Better Pricing: Part 1

This post is intended to document some of the ideas I have regarding the question of optimal pricing. The approach I take is rather academic and there are no immediate take-aways. I think of my ideas right now more as a a building block towards a more practical pricing solution.

Problem Set-up

Suppose you are owner of a car-sharing service with a single car type, i.e.we do not differentiate between multiple cars and once we decide on a price, it is applied to all cars simultaneously. You observe that the demand for cars differs over time (intra-day, intra-week, intra-month and intra-year). You also have some framework in place that predicts the expected demand in the next time frame.

In the following, we shall deal with time intervals, which can be as small as a few hours or as large as a few days. We shall stay agnostic to that in this post.

How do I even define Dynamic Pricing?

In this context of this post, we shall stick to the following definition:

Dynamic pricing is a demand-differentiated pricing policy aimed at achieving a certain revenue uplift by choosing higher pricer points for time frames with higher demand and vice versa.

Essentially, this pricing policy is a mapping between the expected demand and the price point that should be set.

Solution Design

The solution I am presenting here is an abstract proof-of-concept of the general idea, and for now I shall rely on the God’s intervention! Let me explain. The biggest problem one faces when designing a dynamic pricing solution is uncertainty. Above, I mentioned that we want to design a pricing policy that uses the expected demand to recommend a price. Where do we get the expected demand from?

From here on, we are going to use the Word-of God (WoG) (really!) as a parameter to describe the solution. By WoG, I mean a floating point number between [0, 1], where the complete interval is mapped to a monotonically increasing demand function. Let’s call this f(x).

In other words, you use the Word-of-God, and use the above mapping to get the exact demand for the time interval under question. Next, we need to know the frequency distribution of WoG too. We assume this is available too. Let’s call this g(x).

Note that the both the components described above are simply given to you and are not something you can influence. The last component is what we actually want to change. Given the WoG, what is the price point you choose? Let’s say, your current system looks as follows. Let’s call this h(x).

Notice that we can compute the current total revenue as follows:

\[\int\limits_{0}^{1} f(x)g(x)h(x) dx\]

Constraints

To compute this new pricing policy, instead of focusing directly on the revenue, we shall use percentage change in ATP as constraint. Say, for example, that the percentage increase in ATP should be at most 5%. This means:

\[\frac{\sum_i (p_i^{new}- p_i^{old})}{\sum_i p_i^{old}} ~\leq~ 0.05\]

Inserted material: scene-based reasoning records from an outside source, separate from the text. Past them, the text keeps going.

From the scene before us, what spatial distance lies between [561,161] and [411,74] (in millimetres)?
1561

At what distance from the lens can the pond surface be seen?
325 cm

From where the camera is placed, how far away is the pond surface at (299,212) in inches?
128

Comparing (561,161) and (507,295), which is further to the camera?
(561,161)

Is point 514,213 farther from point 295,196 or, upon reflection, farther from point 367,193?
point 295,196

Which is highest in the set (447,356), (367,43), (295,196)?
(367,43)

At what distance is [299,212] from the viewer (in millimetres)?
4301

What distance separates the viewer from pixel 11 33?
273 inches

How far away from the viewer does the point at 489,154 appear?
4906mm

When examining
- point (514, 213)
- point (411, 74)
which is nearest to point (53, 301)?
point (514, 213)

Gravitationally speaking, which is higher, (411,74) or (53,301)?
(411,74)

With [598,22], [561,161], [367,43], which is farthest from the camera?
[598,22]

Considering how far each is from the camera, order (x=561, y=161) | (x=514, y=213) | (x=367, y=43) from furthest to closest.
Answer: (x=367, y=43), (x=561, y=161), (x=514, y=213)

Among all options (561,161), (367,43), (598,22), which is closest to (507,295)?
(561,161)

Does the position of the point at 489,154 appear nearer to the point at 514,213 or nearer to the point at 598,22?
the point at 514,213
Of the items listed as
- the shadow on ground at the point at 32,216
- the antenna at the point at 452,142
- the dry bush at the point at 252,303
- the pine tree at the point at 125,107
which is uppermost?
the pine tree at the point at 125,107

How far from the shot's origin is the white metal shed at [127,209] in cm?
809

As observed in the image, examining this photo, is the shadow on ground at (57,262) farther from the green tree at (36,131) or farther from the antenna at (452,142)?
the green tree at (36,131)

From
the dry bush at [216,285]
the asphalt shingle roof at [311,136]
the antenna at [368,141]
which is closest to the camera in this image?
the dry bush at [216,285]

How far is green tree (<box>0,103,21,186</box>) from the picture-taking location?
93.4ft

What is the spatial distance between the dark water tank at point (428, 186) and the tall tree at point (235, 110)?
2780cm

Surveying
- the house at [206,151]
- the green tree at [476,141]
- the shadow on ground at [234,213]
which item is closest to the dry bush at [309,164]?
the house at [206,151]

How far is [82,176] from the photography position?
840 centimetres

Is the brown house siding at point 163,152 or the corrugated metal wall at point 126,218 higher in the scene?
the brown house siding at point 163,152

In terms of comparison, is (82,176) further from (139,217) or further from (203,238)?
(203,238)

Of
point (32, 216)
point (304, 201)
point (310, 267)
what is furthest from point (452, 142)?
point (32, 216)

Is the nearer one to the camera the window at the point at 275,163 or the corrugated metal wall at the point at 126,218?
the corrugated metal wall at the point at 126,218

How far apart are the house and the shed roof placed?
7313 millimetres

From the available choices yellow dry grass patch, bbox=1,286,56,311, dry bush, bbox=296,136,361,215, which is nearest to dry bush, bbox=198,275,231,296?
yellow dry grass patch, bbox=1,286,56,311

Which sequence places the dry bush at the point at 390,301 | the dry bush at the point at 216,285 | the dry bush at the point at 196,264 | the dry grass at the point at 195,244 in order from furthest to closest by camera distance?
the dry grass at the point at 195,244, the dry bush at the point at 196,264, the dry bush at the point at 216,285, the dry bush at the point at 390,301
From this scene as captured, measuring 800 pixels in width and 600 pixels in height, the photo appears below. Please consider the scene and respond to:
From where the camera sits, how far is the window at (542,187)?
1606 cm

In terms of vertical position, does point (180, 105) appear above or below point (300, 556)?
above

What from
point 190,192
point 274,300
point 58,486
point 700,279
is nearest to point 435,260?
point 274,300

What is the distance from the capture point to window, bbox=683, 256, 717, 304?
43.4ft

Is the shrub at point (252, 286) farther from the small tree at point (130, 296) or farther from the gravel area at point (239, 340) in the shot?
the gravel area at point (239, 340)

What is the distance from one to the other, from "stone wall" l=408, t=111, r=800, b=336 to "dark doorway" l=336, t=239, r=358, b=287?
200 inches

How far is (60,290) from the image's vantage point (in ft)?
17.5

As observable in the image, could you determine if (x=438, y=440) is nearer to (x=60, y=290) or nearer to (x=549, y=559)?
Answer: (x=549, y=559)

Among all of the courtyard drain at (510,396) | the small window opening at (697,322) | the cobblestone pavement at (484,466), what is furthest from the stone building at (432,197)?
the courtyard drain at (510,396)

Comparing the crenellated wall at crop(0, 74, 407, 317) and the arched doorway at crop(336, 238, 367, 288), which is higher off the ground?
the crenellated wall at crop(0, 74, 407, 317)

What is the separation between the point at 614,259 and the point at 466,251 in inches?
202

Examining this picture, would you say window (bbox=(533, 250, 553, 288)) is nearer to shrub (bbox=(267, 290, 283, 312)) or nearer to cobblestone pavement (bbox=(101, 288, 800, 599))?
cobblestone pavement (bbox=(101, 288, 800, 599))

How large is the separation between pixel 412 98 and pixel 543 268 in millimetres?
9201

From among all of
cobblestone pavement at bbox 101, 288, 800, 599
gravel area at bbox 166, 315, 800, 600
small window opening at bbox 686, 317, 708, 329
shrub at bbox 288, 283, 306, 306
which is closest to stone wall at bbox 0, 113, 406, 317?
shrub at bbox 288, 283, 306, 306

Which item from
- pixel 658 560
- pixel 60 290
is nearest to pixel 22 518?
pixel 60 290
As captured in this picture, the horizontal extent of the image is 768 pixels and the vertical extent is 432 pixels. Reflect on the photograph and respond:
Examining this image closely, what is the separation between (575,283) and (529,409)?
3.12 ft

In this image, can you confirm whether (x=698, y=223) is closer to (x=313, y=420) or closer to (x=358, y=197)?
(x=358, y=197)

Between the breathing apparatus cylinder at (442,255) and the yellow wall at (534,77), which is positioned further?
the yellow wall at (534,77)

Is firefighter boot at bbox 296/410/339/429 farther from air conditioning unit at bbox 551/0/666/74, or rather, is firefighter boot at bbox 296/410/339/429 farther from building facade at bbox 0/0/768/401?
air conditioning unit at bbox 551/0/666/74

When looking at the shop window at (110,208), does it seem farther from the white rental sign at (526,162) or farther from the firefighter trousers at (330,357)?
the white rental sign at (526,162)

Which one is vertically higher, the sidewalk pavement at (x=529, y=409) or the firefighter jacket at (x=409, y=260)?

Alternatively, we could write this constraint as:

\[\newcommand{\bm}[1]{\boldsymbol{#1}} \newcommand{\norm}[1]{\left\lVert#1\right\rVert} \newcommand{\p}{\bm{p}} \newcommand{\x}{\bm{x}} \norm{\p^{new}} ~\leq~ 1.05 \cdot \norm{\p^{old}}\\\]

where $\p^{new}$ and $\p^{old}$ denote the vector of new and old prices respectively and $\norm{\cdot}$ denotes the $\ell_1$ norm unless specified otherwise. This constraint ensures that sum of all prices do not increase by more than 5%. But there is nothing to stop the optimization algorithm from decreasing the prices for lower demand cases (alternatively, when WoG is close to 0) to 0 and that of increasing the price for higher demand cases to p_max. What we need is a regularization term.

In the next post, we shall look into what this regularization term should be, and what is the objective function we optimize. Before that a couple of comments:

1. Note that in the current model, changes in price (for a given WoG value) has no impact whatsoever on the corresponding demand. In one of the subsequent posts, we shall address this issue.
2. WoG is indeed an abstract concept. Think of it as being our prediction about a certain event (which is always accurate!).